— ABOUT THIS EXERCISE —
Working from the top of the records below, reproduce each line exactly, ending once you have written the line containing "QKZ CK9 Laidinio".

─── RECORDS

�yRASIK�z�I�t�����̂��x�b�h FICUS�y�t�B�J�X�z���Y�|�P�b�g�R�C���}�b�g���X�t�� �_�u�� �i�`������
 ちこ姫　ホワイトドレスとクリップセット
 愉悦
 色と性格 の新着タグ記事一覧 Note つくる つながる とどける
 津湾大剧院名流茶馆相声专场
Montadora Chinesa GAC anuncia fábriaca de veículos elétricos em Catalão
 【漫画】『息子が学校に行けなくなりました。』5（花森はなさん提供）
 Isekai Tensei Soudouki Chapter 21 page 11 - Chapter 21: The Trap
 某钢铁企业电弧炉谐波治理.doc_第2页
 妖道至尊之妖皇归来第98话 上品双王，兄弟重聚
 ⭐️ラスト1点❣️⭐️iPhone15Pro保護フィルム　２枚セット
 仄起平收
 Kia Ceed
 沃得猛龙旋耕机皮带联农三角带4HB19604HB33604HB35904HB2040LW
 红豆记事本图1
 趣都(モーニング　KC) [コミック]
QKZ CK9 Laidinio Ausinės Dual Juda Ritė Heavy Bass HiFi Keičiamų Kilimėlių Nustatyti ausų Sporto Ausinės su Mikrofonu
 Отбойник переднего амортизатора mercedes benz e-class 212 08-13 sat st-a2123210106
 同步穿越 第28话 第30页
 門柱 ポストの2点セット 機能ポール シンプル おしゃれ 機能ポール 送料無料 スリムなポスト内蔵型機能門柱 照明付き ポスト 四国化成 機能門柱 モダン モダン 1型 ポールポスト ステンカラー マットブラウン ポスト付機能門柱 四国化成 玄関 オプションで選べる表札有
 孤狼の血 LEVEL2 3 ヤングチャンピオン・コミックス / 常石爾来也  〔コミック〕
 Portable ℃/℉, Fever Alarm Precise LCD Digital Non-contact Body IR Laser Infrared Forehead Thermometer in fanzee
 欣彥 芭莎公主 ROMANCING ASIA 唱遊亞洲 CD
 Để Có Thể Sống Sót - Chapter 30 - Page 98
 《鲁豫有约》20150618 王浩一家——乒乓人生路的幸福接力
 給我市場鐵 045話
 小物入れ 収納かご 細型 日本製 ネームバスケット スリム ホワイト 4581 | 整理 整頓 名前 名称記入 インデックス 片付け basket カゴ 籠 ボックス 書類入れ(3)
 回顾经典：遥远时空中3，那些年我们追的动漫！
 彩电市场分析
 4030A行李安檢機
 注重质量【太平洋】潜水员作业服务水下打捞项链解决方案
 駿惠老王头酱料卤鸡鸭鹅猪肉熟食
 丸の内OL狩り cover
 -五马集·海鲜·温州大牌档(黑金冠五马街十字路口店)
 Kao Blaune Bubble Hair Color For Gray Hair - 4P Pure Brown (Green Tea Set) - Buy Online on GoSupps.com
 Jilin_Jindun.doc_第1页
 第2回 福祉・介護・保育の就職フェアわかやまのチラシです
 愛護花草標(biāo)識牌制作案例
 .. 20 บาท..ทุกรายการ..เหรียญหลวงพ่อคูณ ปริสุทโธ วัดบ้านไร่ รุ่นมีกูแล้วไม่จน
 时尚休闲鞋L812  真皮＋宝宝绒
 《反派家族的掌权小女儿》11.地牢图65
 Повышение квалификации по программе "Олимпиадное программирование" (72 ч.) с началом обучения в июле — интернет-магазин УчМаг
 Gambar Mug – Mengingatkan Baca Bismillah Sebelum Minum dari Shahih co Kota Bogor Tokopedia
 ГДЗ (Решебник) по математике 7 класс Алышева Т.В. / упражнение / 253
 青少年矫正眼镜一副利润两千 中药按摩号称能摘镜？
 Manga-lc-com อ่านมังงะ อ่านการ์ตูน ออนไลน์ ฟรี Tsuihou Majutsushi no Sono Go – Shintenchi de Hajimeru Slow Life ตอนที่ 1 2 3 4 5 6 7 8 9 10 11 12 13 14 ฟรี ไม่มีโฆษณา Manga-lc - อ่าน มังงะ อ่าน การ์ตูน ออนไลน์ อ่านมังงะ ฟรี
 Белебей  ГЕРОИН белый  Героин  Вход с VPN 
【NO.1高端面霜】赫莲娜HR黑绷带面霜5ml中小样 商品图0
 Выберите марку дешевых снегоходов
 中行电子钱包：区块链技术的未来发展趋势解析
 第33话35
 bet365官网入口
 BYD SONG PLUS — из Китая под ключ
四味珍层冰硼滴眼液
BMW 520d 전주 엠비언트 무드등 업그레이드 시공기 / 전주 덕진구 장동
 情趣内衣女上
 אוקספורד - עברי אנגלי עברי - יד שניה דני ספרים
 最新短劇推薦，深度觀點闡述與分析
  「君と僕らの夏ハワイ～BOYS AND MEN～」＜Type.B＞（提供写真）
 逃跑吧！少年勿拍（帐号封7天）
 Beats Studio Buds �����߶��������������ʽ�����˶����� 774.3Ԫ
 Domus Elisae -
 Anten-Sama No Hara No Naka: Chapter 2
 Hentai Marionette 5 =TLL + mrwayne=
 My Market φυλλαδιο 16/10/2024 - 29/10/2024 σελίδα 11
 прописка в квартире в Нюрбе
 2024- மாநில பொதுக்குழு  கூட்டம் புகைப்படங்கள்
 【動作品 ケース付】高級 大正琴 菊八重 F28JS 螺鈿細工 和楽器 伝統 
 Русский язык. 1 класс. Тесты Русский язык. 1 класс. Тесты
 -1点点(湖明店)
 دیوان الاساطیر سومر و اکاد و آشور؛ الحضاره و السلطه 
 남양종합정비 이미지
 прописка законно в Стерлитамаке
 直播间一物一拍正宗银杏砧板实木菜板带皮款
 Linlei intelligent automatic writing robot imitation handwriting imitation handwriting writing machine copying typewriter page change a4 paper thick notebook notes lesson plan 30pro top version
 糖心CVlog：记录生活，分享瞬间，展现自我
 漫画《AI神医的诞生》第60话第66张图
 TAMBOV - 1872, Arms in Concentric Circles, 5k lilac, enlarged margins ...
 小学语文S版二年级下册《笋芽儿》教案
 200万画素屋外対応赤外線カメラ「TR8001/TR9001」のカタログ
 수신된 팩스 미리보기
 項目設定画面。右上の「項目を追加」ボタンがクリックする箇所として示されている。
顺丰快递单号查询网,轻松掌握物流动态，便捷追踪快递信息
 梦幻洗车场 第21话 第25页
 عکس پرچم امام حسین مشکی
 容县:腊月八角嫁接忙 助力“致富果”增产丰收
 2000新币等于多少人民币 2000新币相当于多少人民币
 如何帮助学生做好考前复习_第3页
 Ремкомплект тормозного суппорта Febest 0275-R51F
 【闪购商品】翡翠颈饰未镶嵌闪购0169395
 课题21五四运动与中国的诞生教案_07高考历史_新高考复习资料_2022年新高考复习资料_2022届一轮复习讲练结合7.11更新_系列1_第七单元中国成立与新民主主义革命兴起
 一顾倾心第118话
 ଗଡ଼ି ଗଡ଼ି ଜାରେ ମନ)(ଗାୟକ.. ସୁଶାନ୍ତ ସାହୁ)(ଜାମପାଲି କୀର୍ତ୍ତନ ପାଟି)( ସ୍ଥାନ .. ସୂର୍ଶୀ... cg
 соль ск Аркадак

──────

— EXPECTED OUTPUT —
�yRASIK�z�I�t�����̂��x�b�h FICUS�y�t�B�J�X�z���Y�|�P�b�g�R�C���}�b�g���X�t�� �_�u�� �i�`������
 ちこ姫　ホワイトドレスとクリップセット
 愉悦
 色と性格 の新着タグ記事一覧 Note つくる つながる とどける
 津湾大剧院名流茶馆相声专场
Montadora Chinesa GAC anuncia fábriaca de veículos elétricos em Catalão
 【漫画】『息子が学校に行けなくなりました。』5（花森はなさん提供）
 Isekai Tensei Soudouki Chapter 21 page 11 - Chapter 21: The Trap
 某钢铁企业电弧炉谐波治理.doc_第2页
 妖道至尊之妖皇归来第98话 上品双王，兄弟重聚
 ⭐️ラスト1点❣️⭐️iPhone15Pro保護フィルム　２枚セット
 仄起平收
 Kia Ceed
 沃得猛龙旋耕机皮带联农三角带4HB19604HB33604HB35904HB2040LW
 红豆记事本图1
 趣都(モーニング　KC) [コミック]
QKZ CK9 Laidinio Ausinės Dual Juda Ritė Heavy Bass HiFi Keičiamų Kilimėlių Nustatyti ausų Sporto Ausinės su Mikrofonu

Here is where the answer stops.